Mugabe's millionaires
Zimbabwe
Drive 15 minutes northeast of Harare’s city centre, away from the streets where soldiers and riot police patrol, and you could almost imagine that Zimbabwe was booming. The political violence, the hunger, the highest inflation rate in the world: it could all be just an illusion.
Around the exclusive suburb of Borrowdale, teams of labourers sweat under azure skies, building mansions with sweeping driveways, acres of manicured lawns, palm trees and pools. Some of these homes – the Chinese-style palace owned by President Robert Mugabe, for instance – make your average Beverly Hills mansion appear unassuming. Zimbabwe’s ravaged economy may mean misery for the many, but it’s also creating opportunities for the few, with black-market foreign-currency dealing and diamond- and emerald-smuggling among the growth industries.

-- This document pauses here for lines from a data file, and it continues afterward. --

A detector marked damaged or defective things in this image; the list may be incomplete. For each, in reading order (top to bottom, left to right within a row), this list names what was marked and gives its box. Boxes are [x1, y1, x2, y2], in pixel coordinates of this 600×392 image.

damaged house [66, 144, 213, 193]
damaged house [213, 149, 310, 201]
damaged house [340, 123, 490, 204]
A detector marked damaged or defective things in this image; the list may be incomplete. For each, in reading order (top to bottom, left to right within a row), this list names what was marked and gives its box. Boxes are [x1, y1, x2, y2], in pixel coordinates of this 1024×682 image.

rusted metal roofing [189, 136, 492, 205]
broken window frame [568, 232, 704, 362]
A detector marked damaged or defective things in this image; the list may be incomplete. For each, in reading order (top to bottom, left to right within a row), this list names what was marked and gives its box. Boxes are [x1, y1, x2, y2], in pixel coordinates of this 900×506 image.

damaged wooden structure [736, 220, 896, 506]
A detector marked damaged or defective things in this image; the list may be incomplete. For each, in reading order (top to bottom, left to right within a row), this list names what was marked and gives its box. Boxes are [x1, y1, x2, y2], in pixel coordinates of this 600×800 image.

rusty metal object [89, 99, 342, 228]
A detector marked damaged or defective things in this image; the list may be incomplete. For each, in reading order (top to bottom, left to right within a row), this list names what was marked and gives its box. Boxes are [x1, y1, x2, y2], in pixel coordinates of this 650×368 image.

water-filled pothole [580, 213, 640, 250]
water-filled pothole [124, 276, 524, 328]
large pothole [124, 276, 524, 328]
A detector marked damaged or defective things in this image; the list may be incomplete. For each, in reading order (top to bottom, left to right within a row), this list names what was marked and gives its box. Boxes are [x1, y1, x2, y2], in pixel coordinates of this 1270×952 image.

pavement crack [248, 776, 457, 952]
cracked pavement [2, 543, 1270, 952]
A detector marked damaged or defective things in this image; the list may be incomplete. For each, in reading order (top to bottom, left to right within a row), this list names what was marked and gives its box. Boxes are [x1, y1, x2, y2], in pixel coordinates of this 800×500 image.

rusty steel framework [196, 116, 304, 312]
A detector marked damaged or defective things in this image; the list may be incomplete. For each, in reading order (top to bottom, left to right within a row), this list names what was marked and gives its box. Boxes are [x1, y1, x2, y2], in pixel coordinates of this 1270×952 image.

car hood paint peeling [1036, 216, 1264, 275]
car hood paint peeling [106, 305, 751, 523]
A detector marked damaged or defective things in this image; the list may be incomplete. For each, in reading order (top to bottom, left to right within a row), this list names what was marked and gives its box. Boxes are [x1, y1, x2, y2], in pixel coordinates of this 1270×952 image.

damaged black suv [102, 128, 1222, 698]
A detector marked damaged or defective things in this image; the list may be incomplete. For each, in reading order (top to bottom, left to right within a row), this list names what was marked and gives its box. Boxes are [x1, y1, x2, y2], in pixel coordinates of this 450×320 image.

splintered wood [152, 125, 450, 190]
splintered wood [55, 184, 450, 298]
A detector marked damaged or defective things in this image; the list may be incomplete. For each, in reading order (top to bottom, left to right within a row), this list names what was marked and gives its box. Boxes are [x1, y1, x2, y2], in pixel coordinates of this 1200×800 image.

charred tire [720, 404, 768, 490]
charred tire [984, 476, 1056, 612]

Meanwhile, there are few signs of the shortages afflicting the nation down the road at the Sam Levy shopping complex. The shelves and trolleys are full of premium products. White ex-farmers and their families eat hearty breakfasts in the outdoor café, with members of the black elite seated nearby. After their farms were seized in the land invasions that began seven years ago, many farmers retreated to Borrowdale’s Dandaro Village, a sprawling gated community nearby. More than 100 years ago, their colonial predecessors fended off the natives by circling their wagons and carts into laagers. Now, in a neat historical twist, Dandaro has become another kind of laager for remaining whites.
Yet beneath the surface calm, there’s an inescapable sense that Zimbabwe has entered its fin de siècle.
The signs are there in the potholed roads, the streets without lighting, the daily power cuts. They’re in the absurd outpourings of the state-controlled press (“President Says No To Violence,” announced The Herald a few days after his police force had detained and brutally beaten 50 members of the opposition). Then there are the bizarre conversations one finds oneself in.
Late one night at a largely deserted local bar, where the price of Castle beer rises virtually every day in line with inflation, a member of one of Zanu-PF’s leading political dynasties is holding court. We laugh as he pretends to address a rally, parodying the rhetoric of the regime he’s aligned to.
“You don’t have water, you don’t have electricity, you don’t have food,” he proclaims, “but you have your freedom, your sovereignty!” Then he turns serious. “Before, we were oppressed by external forces – now we’re oppressing ourselves. Last week I had this fat South African with a cigar telling me, ‘Oh you Zimbabweans, you’re too docile, you have to do something for yourselves.’ But we fought a liberation war for our freedom, while South Africans were given theirs on a plate by the international community. Who is he to tell me that we’re docile?”
None of us mentions the blindingly obvious: that he’s a member of Zanu-PF, the party doing the oppressing.
All change
Congo & Chad
Across Africa, in countries that would still be classed as “least developed”, street moneychangers offer the best rate of return. But soon they may have competition – the ATM. In Kinshasa, the sprawling capital of the Democratic Republic of Congo, the moneychangers are women. They sit on street corners next to enormous piles of dirty – and rather smelly – Congolese Francs. But the arrival of Kinshasa’s first ATM has put them under pressure. No longer does the visiting businessman have to haggle on the street. He can use the ATM and get the official bank rate instead. In Chad, new found oil revenue is also bringing banks to the capital N’Djamena, now its famous moneychangers will have to work harder to offer “best price”.